Contract Formation Issues in Employment Arbitration (download here) by Richard Bales, Professor of Law at Northern Kentucky University - Salmon P. Chase College of Law.

This article looks at five issues that are often raised in contract-formation challenges to the enforceability of employment arbitration agreements:

  • notice
  • consent
  • the employer’s retention of a right unilaterally to modify the agreement
  • non-reciprocal obligations
  • consideration

The concluding paragraph states:

As a general rule, courts will enforce employment arbitration agreements when the employer (1) provides employees with a clearly-drafted arbitration agreement, (2) provides employees with sufficient time to read the agreement (and perhaps to consult an attorney) before signing the agreement, (3) provides something to the employee in return for the employee’s signing of the arbitration agreement, such as a reciprocal promise to arbitrate or some other form of consideration, and (4) obtains from the employee a signed acknowledgment stating that the employee has received and read the arbitration agreement and that she understands and agrees to it.

Abstract of the article:

American courts operate under the strong presumptions that the Federal Arbitration Act makes nearly all claims arbitrable and nearly all arbitration agreements enforceable. However, the FAA Section 2 provides that arbitration agreements “shall be valid, irrevocable, and enforceable, save upon such grounds that exist at law or in equity for the revocation of any contract.” This apparent reservation of a broad role for state contract law is undercut significantly by two Supreme Court doctrines: the FAA preemption doctrine (which forbids state courts and legislatures from “singling out” arbitration agreements for inferior treatment) and the separability doctrine (which requires that contract-law challenges directed at the contract as a whole – as opposed to at the arbitration clause specifically – be decided by arbitrators rather than courts).

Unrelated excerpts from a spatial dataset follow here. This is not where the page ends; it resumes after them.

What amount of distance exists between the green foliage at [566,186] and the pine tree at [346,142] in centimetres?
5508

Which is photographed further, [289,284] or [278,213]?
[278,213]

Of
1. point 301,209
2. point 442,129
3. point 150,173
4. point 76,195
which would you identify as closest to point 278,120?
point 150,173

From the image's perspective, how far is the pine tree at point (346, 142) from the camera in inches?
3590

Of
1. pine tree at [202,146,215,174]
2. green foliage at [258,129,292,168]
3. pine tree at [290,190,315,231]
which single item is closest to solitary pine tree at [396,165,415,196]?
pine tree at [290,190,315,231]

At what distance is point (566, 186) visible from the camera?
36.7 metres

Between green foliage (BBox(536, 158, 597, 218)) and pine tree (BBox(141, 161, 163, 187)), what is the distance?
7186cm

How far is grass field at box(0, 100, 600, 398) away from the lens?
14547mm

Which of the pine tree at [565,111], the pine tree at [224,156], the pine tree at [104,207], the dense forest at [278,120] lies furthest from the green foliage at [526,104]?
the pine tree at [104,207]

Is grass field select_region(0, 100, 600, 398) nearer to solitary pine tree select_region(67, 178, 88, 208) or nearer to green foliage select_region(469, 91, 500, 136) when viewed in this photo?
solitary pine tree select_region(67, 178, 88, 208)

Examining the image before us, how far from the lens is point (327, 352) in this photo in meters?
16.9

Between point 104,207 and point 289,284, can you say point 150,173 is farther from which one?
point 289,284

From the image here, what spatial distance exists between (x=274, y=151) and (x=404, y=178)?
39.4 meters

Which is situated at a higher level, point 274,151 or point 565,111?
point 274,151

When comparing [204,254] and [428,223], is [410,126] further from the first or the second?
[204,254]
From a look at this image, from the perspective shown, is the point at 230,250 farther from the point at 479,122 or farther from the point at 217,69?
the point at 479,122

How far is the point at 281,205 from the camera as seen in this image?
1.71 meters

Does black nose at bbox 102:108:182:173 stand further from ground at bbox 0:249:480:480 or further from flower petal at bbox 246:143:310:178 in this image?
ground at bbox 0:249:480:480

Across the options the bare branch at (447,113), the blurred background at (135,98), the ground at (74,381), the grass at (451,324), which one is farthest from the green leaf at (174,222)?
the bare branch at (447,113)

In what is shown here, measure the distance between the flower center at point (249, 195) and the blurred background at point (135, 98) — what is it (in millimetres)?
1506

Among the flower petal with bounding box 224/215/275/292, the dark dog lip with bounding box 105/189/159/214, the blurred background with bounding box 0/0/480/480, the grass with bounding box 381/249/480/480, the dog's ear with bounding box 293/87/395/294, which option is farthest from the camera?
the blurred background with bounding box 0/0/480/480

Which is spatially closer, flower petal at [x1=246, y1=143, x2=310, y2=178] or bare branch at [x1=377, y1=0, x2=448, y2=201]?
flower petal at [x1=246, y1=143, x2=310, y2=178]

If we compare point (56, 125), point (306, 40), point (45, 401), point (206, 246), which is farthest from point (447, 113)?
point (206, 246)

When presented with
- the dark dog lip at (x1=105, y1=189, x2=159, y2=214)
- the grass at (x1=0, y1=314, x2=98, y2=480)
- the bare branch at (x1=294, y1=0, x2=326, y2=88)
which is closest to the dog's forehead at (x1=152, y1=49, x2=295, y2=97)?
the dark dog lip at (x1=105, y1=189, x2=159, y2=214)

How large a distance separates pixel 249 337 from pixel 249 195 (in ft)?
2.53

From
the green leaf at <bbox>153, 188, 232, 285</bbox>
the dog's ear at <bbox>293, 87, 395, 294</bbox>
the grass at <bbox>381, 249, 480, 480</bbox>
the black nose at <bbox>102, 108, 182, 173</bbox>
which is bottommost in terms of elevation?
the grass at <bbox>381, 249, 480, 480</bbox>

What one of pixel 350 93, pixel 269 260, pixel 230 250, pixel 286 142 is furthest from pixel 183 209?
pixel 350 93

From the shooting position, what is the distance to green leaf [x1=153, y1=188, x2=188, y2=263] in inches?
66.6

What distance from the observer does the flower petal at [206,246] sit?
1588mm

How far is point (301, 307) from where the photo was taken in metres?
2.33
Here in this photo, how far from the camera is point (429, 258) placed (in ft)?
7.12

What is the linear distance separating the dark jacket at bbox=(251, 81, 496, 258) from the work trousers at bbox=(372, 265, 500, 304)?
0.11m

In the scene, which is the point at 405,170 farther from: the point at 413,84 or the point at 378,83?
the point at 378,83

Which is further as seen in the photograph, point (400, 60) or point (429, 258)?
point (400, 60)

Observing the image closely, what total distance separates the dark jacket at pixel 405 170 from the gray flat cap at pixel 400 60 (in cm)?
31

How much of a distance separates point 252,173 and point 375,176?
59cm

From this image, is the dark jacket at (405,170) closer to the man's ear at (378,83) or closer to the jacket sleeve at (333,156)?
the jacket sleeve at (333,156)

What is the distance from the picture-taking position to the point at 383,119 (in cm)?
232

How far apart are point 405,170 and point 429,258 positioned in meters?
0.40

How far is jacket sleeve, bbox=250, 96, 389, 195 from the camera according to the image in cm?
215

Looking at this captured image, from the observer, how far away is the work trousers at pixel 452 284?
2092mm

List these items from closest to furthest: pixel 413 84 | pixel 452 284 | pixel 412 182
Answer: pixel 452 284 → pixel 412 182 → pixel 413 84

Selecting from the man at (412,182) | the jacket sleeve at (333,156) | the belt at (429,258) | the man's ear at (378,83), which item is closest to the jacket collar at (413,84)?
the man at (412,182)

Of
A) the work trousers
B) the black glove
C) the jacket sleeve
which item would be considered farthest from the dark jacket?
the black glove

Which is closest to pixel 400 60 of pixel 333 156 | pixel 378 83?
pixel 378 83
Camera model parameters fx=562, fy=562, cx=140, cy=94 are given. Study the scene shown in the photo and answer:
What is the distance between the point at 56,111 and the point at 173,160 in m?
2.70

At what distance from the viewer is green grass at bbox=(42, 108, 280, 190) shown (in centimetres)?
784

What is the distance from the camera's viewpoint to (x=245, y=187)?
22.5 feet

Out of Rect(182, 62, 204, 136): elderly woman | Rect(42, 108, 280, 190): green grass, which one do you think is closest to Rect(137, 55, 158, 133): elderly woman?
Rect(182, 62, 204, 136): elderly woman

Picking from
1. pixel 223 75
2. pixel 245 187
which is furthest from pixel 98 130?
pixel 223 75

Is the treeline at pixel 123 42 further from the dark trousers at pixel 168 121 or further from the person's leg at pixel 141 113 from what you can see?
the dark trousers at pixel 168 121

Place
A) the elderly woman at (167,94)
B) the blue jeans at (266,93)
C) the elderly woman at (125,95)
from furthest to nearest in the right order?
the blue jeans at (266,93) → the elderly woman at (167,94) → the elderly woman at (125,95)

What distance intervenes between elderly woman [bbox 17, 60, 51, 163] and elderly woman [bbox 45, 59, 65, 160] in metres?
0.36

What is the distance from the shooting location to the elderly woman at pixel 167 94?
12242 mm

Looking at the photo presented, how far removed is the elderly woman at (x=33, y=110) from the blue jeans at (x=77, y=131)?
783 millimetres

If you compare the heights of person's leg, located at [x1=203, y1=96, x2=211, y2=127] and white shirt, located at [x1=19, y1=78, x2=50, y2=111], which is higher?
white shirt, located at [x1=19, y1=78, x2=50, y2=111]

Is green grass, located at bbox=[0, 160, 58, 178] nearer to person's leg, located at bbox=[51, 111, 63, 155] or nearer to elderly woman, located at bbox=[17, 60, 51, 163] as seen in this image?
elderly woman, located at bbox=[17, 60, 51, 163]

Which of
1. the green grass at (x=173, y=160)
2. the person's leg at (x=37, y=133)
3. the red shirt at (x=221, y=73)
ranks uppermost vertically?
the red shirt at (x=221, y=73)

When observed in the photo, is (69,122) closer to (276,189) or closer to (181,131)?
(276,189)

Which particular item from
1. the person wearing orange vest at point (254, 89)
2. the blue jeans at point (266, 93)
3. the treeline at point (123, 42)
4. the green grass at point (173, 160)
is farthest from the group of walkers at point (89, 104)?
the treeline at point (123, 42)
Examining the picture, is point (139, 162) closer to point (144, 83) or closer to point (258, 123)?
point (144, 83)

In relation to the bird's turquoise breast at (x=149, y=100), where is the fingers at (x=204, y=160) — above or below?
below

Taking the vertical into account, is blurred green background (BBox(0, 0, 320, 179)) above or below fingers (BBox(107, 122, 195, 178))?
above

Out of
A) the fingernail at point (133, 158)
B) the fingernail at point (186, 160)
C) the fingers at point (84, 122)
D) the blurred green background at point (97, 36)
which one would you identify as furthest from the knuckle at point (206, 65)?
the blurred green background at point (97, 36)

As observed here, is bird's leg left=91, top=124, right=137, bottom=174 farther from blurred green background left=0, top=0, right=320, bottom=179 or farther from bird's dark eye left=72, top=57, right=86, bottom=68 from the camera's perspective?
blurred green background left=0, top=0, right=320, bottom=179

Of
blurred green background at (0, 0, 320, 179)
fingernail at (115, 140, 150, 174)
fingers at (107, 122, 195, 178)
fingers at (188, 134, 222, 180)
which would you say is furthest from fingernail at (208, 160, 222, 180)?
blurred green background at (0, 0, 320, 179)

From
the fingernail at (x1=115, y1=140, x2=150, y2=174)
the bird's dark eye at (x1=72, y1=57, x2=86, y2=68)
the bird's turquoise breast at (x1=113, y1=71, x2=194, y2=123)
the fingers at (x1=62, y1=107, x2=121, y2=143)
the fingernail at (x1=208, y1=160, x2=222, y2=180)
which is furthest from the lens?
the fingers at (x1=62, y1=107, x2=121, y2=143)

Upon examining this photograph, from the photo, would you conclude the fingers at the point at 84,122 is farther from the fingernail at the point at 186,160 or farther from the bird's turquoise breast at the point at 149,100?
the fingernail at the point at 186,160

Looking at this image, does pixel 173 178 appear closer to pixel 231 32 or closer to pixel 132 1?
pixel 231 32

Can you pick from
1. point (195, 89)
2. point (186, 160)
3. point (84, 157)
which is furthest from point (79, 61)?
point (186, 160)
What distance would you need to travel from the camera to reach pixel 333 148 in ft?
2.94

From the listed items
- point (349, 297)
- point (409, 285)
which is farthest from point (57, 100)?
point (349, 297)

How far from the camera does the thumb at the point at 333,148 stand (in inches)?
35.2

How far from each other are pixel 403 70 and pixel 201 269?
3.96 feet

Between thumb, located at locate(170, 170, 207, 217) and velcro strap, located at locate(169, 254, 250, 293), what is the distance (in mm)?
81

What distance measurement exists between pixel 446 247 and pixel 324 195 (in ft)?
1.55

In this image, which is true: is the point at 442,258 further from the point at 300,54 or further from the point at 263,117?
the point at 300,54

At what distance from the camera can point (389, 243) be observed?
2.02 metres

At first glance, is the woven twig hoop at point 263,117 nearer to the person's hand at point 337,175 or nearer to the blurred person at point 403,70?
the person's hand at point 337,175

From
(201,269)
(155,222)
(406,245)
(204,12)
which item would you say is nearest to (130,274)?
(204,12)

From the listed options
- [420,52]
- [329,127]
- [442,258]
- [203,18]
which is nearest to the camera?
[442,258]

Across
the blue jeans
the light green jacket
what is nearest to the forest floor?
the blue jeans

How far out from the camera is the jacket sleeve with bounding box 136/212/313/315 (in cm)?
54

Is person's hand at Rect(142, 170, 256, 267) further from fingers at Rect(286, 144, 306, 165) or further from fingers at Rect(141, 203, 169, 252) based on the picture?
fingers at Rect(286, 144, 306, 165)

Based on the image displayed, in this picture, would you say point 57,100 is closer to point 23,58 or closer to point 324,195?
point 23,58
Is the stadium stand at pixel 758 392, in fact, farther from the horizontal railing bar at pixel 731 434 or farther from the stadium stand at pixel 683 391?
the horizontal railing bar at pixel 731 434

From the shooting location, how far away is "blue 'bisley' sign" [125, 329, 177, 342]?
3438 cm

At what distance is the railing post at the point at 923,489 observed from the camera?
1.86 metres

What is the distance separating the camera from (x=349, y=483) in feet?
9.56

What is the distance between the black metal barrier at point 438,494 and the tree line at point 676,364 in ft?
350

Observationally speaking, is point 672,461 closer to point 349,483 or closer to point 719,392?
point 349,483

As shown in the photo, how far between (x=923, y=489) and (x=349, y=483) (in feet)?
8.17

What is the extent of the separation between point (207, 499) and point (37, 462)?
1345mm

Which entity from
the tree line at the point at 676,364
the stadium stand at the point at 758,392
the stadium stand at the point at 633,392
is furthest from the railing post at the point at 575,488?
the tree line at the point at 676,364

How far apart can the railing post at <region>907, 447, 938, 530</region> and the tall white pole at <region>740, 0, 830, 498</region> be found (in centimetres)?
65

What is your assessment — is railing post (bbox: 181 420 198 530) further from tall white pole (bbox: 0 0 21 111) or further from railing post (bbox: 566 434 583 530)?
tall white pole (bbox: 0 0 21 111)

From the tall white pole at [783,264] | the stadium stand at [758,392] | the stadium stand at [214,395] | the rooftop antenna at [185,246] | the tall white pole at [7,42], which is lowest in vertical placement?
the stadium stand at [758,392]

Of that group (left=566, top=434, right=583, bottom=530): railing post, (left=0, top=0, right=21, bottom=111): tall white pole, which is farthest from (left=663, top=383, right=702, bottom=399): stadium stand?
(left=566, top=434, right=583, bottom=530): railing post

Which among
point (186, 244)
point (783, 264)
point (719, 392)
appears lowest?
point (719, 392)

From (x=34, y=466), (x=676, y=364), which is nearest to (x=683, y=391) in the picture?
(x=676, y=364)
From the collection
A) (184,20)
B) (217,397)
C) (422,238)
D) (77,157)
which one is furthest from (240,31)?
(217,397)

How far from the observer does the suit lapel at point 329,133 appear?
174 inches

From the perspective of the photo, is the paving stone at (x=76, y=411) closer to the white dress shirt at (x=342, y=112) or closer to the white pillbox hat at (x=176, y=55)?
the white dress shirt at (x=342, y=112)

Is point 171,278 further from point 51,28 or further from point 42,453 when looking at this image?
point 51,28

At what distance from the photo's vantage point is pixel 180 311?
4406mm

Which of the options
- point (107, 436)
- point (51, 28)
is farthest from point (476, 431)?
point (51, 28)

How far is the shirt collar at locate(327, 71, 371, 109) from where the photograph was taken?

The Court has interpreted both of these doctrines broadly. Though the broad interpretation of these doctrines has been extensively criticized, the effect nonetheless has been to constrict the applicability of state contract law to arbitration agreements. This, in turn, has created considerable tension between those doctrines and the Section 2 reservation of state contract law. This article discusses and evaluates several potential limitations on the preemption and separability doctrines, particularly as applied to employment arbitration agreements, which would preserve a broader role for state contract law.

The Supreme Court’s FAA preemption and separability doctrines frame the “big picture” of the scope of state authority regarding arbitral contract formation. After discussing and evaluating these doctrines, this article shifts focus and examines in detail how state courts have applied state contract law to employment arbitration agreements. State contract law, of course, differs considerably from state to state. This article does not examine in detail this state-to-state variation generally (e.g., on different approaches to mutuality), but instead focuses specifically on how this variation affects judicial approaches to employment arbitration agreements. This article examines five issues that often are raised in contract-formation challenges to the enforceability of employment arbitration agreements: notice, consent, the employer’s retention of a right unilaterally to modify the agreement, non-reciprocal obligations to arbitrate, and consideration.